What Australian businesses need to know about NAFTA
Insolvencies are on the rise in the United States of America and Canada, while increased volatility in Mexico is expected to continue until US President-elect Donald Trump’s policy towards its southern neighbour becomes clear.
A report from trade credit insurer, Atradius, has revealed that Australian businesses need to be careful when doing business with participants in the North American Free Trade Agreement (NAFTA).
Mark Hoppe, managing director ANZ, Atradius, said, “The USA, Canada and Mexico are facing difficult market conditions. This doesn’t mean Australian companies should steer clear of doing business with organisations in these countries but it does mean it’s important to ensure that any business dealings have been well-considered and that the Australian organisation is protected by trade credit insurance.”
In the USA, corporate insolvencies increased in 2016 as exporting businesses struggled with lost competitiveness due to a stronger US dollar and ongoing problems in the oil and gas sector. Many companies are highly leveraged and access to bank funds and capital markets has reduced. In 2017, insolvencies are set to decrease very slightly.
Overall, US economic growth is expected to rebound in 2017, mainly driven by domestic demand and exporters continue to suffer from a strong US dollar. Consumer confidence and business sentiment could be dampened due to volatility in the world economy and international markets.

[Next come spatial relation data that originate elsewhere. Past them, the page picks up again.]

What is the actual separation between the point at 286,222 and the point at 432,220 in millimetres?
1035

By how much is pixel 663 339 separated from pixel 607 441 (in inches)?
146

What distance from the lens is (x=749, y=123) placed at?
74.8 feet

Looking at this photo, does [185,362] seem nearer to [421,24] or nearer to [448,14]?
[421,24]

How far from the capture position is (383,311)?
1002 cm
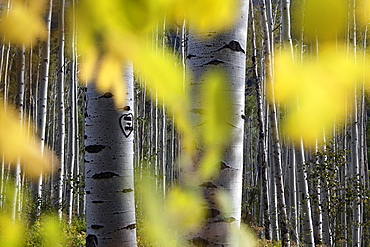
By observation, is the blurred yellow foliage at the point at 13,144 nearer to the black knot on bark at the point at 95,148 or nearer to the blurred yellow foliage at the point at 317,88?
the black knot on bark at the point at 95,148

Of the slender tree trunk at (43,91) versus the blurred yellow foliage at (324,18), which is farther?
the slender tree trunk at (43,91)

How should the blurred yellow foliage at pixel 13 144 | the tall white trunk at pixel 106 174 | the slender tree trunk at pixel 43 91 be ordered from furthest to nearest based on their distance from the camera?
1. the slender tree trunk at pixel 43 91
2. the tall white trunk at pixel 106 174
3. the blurred yellow foliage at pixel 13 144

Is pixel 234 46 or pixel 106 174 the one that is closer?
pixel 234 46

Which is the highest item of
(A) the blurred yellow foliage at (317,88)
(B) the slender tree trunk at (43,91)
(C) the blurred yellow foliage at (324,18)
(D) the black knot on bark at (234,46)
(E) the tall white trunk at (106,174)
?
(B) the slender tree trunk at (43,91)

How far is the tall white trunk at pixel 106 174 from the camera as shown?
112 centimetres

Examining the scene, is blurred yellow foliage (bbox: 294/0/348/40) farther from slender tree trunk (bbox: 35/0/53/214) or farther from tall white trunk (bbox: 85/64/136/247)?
slender tree trunk (bbox: 35/0/53/214)

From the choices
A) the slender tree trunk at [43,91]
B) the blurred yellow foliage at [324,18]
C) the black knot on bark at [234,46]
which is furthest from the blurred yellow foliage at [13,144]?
the slender tree trunk at [43,91]

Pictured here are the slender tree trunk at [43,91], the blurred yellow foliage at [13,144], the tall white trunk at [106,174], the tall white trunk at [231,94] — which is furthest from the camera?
the slender tree trunk at [43,91]

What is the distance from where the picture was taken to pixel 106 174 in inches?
44.0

Mark Hoppe said, “On the plus side, unemployment is set to fall again in 2017 and job security has increased. This could help drive increased private consumption, which can contribute to economic growth. Unfortunately, average wage growth has been modest since 2009 but, fortunately, household debt as a share of GDP has decreased from almost 100 percent in 2007 to 78 percent in 2015. Consumers are likely to welcome cheaper imported products as a way to save money.”
Canadian corporate insolvencies increased in 2016 but are likely to decrease slightly again in 2017, and growth is expected to rebound. However, as the world’s fifth-largest oil producer, Canada has been affected by the decrease in oil prices since mid-2014, triggering a major decrease in investment. Economic growth is slow at approximately two percent.
There is some uncertainty presented by US President-elect Donald Trump’s potential to introduce more protectionist trade policies or renegotiate NAFTA, which could have a negative impact on Canada’s economy.
Mark Hoppe said, “The Canadian manufacturing industry is unlikely to take over from the energy sector as it has lost competitiveness internationally as a result of currency depreciation and high wage costs. The current account deficit is likely to decrease to 1.7 percent of GDP in 2017 but any future trade frictions with the USA could dampen Canada’s export performance in the future.”
The Mexican peso has been hit hard by Donald Trump’s election, depreciating by more than 10 percent following the election. This volatility is expected to continue until President-elect Trump’s policies towards its southern neighbour become clearer.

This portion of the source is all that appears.